Furthermore, Treatment for All as per WFH guidelines may not be possible, said Pierce, with existing manufacturing technologies and capacities. Gene therapy promises an optimal “once and done” cure but there are still many issues at play. While hemophilia B may have a first-generation cure, there is less good news for hemophilia A. Molecular therapies still represent the most likely solution to a cure. Importantly, however, solutions for ensuring that most of world can access state of the art treatment are elusive.
“There are cost-effective solutions that can help address the disparity [in care around the world] short of gene therapy. But gene therapy can fully address this disparity because it can get us to curative therapies.”
— Glenn Pierce, MD, PhD, Vice President Medical, WFH
Phase 3 trails show that efficacy has been established for both hemophilia A and B treatments. Also, durability for hemophilia A treatments is likely less than 10 years, while durability for hemophilia is likely established. When compared to hemophilia A, hemophilia B gene therapy appears to offer long term durability of response, and appears to have less toxicity; variability in response is high, but not as much as with hemophilia A. In the context of high- or lower-income countries, the story is more complicated, since high income countries have choice of state-of-the-art therapies, and gene therapy will be one option. Meanwhile, lower income countries will have limited to no choice, and gene therapies offer a different benefit/risk scenario. He also said that when developing a drug, it’s important to attempt to predict the economic level of different countries in even to ten years—when the drug will actually go to market. This is because the economic level of countries is changing fast, and researchers need to ensure that their drug will “fit” in a future world.
Glenn Pierce continued by saying that we need to think about the Phase 3 gene therapy results in context of other treatment options. For example, although extended half-life (EHL) and bispecific antibody products are available through the WFH Humanitarian Aid Program, there remains a huge gap to achieve Treatment for All. An analysis of the risk/benefit of gene therapy depends on the resources available for treatment. He went on to caution that although gene therapy has great benefits, research has been going on for 25 years and all AAV clinical trials to date have failed to achieve FDA approval—with only two exceptions. Despite all of this, however, Pierce said the potential is too great and we can’t give up.

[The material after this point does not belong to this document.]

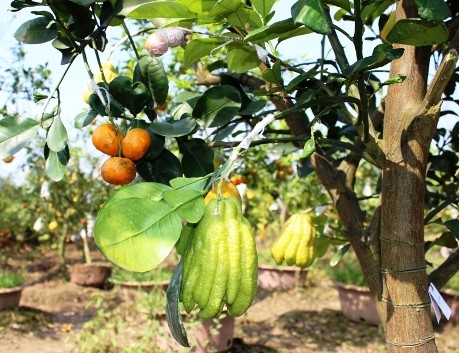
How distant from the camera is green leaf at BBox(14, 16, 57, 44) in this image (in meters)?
0.77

When efficacy is unreliable, and safety issues arise, understanding how a product works is critical. Pierce says this is what is required for current AAVs in clinical trials, but it’s not happening because of the rush to the clinic with clinical trials that are a variation on a theme. Achieving consistency, reliability, durability through understanding AAV biology, he says, will open the door toward Treatment for All.
Pierce said he remains cautiously optimistic about gene therapy. He believes that it will revolutionize medical care by offering cures—not treatments—for all with bleeding disorders. Besides the current research challenges of gene therapy, there are still other hurdles. For example, how do we pay for treatment? Also, we need low burden therapies. There are several possible solutions. These include next generation AAV gene therapy; subcutaneously delivered, low frequency protein therapies; and new technologies, such as gene editing, non-viral delivery, etc.
Glenn Pierce concluded his plenary by saying that curative therapies for hemophilia A and B treatments are in different places. Also, people with von Willebrand disease (VWD), rare bleeding disorders (RBD), children, and women and girls with bleeding disorders (WGBD) are still only at the very early stages of care and research progress. Our collective futures, he said, depend on further success of next generation medicines, most likely genetic (DNA, RNA)-based and curative.